- The Washington Times - Tuesday, April 17, 2007

Hall of Fame defenseman Rod Langway was shivering yesterday and not because of the prolonged cold snap in Virginia.

Langway couldn’t stop wondering whether it was fate that prompted former teammate Gaetan Duchesne, who died of an apparent heart attack Monday at age 44, to make a rare return to Washington for a Capitals alumni game April 6.

“I’m not a really religious person, but after the initial shock of hearing what had happened — especially because he looked fine and was laughing as usual that night — I was thinking that maybe Gates had come back to say hello again and then goodbye to us and to his fans,” Langway said from his blacksmith business in Richmond. “The only sign in the rink that a fan made for one of us that night was for Gates.”

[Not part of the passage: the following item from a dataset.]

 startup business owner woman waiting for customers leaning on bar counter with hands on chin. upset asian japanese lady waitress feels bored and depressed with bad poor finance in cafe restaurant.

Ron Weber, who broadcast all 451 of Duchesne’s Caps games from 1981 through 1987, said the fans always loved the Quebec native, who made the team as a 19-year-old eighth-round draft choice.

“There might not have been a more popular Capital than Gates,” Weber said. “It was a combination of his personality — he had this big, crooked smile whenever the Caps scored a goal — and that he was so dependable on the ice. I believe that he’s the best left wing the Caps have ever had at clearing the puck out of his own zone. He could feed it up the boards time and time again.”

What might have been Duchesne’s final interview was 12 days ago, with several alumni talking about the 20th anniversary of the franchise’s toughest loss — the quadruple-overtime Game 7 home loss to the then-archrival New York Islanders that ended Washington’s 1987 playoff run after just one round.

That would be the final Caps game of Duchesne’s 14-year career. He was traded that June to Quebec for Dale Hunter, who would have a lot to do with erasing Washington’s reputation as a playoff choker.

“It was the most memorable game I ever played,” Duchesne said. “At that time, it was the fifth-longest game ever. What I remember the most was we had so many chances, just my line alone, and we never could put the puck in. We were so exhausted after the game that it didn’t really sink in that the season was over.

“People still talk to me about that game, and I still don’t really believe we lost,” added Duchesne, who owned an architectural supply firm in Quebec and whose son, Jeremy, was drafted by Philadelphia in 2005. “We knew we had a team that could go pretty far. We were ahead 3-1 in the series, but we choked. [Coach] Bryan Murray told us between overtime periods that it was going to take a lucky goal to win the game, and that’s what happened [when New York’s Pat LaFontaine turned and shot just before heading to the bench 8:47 into the fourth overtime]. But I wasn’t on the ice. So it wasn’t my fault.”

As he said that, Duchesne smiled broadly and laughed loudly. And that’s how he will be remembered by so many.